DATA LISTING
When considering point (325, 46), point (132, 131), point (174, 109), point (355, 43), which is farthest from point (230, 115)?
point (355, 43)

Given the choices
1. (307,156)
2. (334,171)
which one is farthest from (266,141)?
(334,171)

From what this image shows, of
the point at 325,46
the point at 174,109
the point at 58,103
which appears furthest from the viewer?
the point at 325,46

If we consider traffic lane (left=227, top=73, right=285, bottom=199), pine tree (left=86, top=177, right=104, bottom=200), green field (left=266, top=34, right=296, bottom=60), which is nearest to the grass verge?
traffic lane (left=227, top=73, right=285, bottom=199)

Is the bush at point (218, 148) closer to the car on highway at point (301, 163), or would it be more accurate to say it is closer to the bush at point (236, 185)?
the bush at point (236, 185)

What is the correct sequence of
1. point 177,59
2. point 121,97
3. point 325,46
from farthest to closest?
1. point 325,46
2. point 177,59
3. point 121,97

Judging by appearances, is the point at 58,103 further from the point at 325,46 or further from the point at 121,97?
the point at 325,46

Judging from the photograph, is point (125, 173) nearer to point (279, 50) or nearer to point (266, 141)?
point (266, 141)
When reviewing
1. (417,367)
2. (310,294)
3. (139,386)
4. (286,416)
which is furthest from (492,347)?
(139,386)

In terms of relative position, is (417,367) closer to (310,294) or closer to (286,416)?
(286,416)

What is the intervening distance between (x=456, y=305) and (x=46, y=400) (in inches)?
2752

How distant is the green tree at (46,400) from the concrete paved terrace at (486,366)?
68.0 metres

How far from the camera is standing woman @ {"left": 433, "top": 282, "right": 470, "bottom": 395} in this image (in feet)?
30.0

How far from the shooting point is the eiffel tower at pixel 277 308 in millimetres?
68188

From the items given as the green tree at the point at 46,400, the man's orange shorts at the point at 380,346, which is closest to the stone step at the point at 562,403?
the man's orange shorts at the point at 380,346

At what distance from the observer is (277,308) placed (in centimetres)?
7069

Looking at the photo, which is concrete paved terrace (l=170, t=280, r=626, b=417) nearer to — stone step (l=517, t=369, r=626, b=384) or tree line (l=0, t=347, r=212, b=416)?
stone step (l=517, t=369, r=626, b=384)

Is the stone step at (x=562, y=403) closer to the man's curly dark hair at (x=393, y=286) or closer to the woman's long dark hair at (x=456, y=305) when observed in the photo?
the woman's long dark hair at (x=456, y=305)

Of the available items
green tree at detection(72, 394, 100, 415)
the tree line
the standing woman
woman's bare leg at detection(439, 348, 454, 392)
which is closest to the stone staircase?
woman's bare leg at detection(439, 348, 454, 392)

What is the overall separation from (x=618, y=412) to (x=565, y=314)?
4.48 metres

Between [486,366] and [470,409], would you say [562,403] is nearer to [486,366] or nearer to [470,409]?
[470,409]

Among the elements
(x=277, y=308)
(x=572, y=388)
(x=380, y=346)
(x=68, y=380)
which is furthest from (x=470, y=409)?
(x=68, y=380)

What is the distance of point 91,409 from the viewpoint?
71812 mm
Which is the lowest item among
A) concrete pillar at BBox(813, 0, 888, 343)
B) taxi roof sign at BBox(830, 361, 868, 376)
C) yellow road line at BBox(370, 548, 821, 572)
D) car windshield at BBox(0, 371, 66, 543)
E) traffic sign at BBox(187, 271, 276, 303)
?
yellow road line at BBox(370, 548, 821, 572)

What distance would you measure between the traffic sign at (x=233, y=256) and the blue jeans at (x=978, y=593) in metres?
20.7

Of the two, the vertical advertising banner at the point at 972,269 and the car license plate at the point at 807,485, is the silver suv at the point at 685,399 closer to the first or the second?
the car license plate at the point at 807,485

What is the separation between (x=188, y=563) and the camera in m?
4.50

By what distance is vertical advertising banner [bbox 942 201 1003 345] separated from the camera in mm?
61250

TASK
Reproduce word for word the lines from the one containing "Which is the lowest item among" up to and including the last line of the material.

RESPONSE
Which is the lowest item among
A) concrete pillar at BBox(813, 0, 888, 343)
B) taxi roof sign at BBox(830, 361, 868, 376)
C) yellow road line at BBox(370, 548, 821, 572)
D) car windshield at BBox(0, 371, 66, 543)
E) traffic sign at BBox(187, 271, 276, 303)
?
yellow road line at BBox(370, 548, 821, 572)

What distance would you measure between the traffic sign at (x=233, y=256) and the blue jeans at (x=978, y=593) in metres?
20.7

Of the two, the vertical advertising banner at the point at 972,269 and the car license plate at the point at 807,485, is the silver suv at the point at 685,399 closer to the first or the second?
the car license plate at the point at 807,485

What is the separation between (x=188, y=563) and the camera in m?
4.50

By what distance is vertical advertising banner [bbox 942 201 1003 345] separated from the camera in mm?
61250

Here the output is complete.